The findings suggest that there is substantial room for improvement in the care of older patients with AML in their last days of life, said investigators led by Rong Wang, PhD, and colleagues from Yale University in New Haven, Connecticut.

“[We] found that the current end-of-life care for older patients with AML is suboptimal, as reflected by low hospice enrollment and high use of potentially aggressive treatment. Transfer in and out of hospice was associated with the receipt of transfusions. Changes to current hospice services, such as enabling the provision of transfusion support, and improvements in physician-patient communications, may help facilitate better end-of-life care in this patient population,” they wrote (J Clin Oncol. 2017 Aug 7. doi: 10.1200/JCO.2017.72.7149)

Patients aged 65 and over with AML have a median overall survival (OS) of only about 2 months, and the older the patient, the worse the survival, with patients 85 and older having a median OS of just 1 month, the investigators noted.

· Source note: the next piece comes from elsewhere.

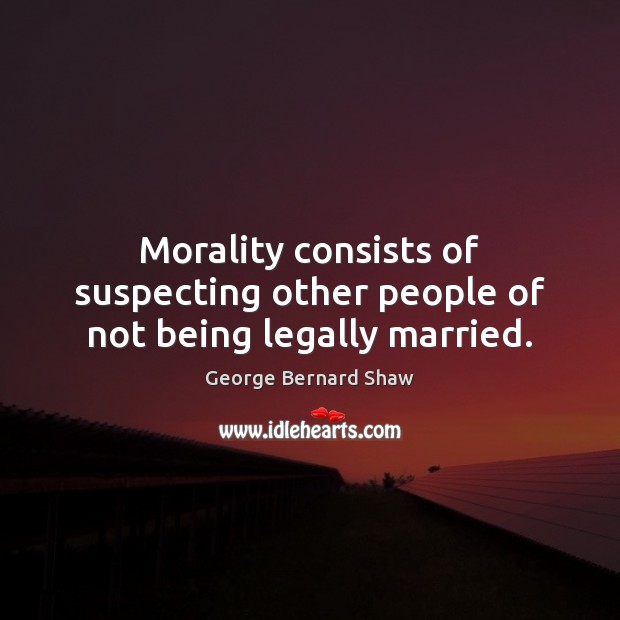 Morality consists of suspecting other people of not being legally married. Image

“Hence, end-of-life care is particularly relevant for this patient population,” they wrote.

To get a better idea of how clinicians prescribe hospice and palliative care for older patients with AML, Dr. Wang and colleagues conducted a population-based, retrospective cohort study of patients with AML who were 66 or older at diagnosis, received a diagnosis from 1999 through 2011, and died before the end of 2012.

They reviewed Medicare claims data on 13,156 patients to see whether patients were receiving aggressive care such as chemotherapy and whether and when they were enrolled in hospice.

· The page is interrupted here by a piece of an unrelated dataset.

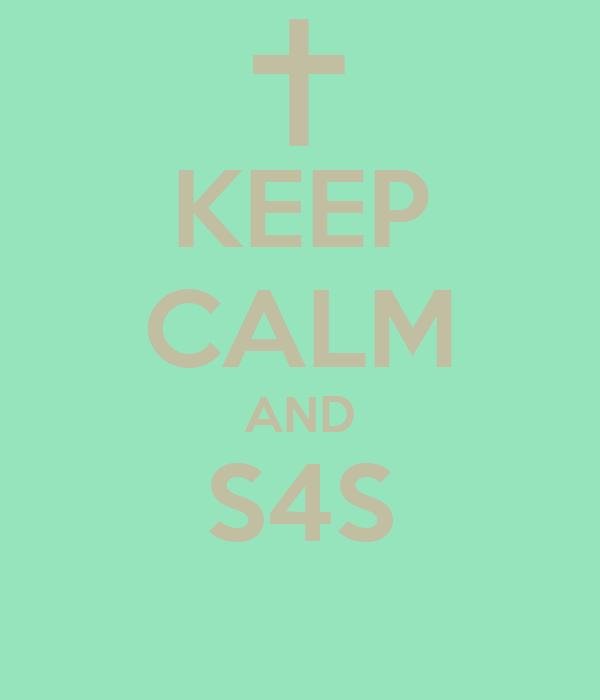 KEEP CALM AND S4S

The investigators found that the proportion of patients who were enrolled in hospice after an AML diagnosis increased from 31.3% in 1999 to 56.4% in 2012 (P for trend less than .01).

They also discovered, however, that most of the increase was attributable to patients who were enrolled within the last week of life.

When they compared patients who died within 30 days of diagnosis to those who lived longer than 30 days after diagnosis, they found that the longer-lived patients were significantly more likely to have been enrolled in hospice (48.1% vs. 30.7%, P less than .01). Additionally, of those patients who were enrolled in hospice, 51.2% of those who died within 30 days of entering hospice had been enrolled in the last 3 days of life, compared with 24.9% of those who survived for more than a month after entering hospice (P value not shown).

Over the course of the study 1,528 patients (11.6%) had chemotherapy within their last two weeks of life. The proportion of patients undergoing chemotherapy within their last 14 days increased from 7.7% in 1999 to 18.8% in 2012 (P for trend less than .01).

Patients who had end-of-life chemotherapy were significantly more likely to have had an ICU stay in the last month of life (43.0% vs. 28.4%; P less than .01) and were significantly more likely to be enrolled in hospice (22.1% vs. 47.4%, P less than .01) than patients who did not get chemotherapy with the last 14 days of life.

Predictors for end-of-life chemotherapy were male sex, being married, and dying in more recent years. Patients who were older, had state Medicaid buy-in (an optional program for workers with disabilities), or who lived outside the Northeast or major metropolitan areas were less likely to be subjected to chemotherapy in their final days.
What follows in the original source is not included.